**EXERCISE BRIEF**
Rewrite the listing below as a JSON list of strings, with one string for each line and the blank lines left out.

Entries from a collection
::::::

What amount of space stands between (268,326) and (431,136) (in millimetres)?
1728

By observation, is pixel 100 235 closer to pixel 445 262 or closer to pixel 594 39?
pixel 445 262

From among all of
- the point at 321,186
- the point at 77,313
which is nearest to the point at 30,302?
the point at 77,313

::::::

**RIGHT ANSWER**
[
  "What amount of space stands between (268,326) and (431,136) (in millimetres)?",
  "1728",
  "By observation, is pixel 100 235 closer to pixel 445 262 or closer to pixel 594 39?",
  "pixel 445 262",
  "From among all of",
  "- the point at 321,186",
  "- the point at 77,313",
  "which is nearest to the point at 30,302?",
  "the point at 77,313"
]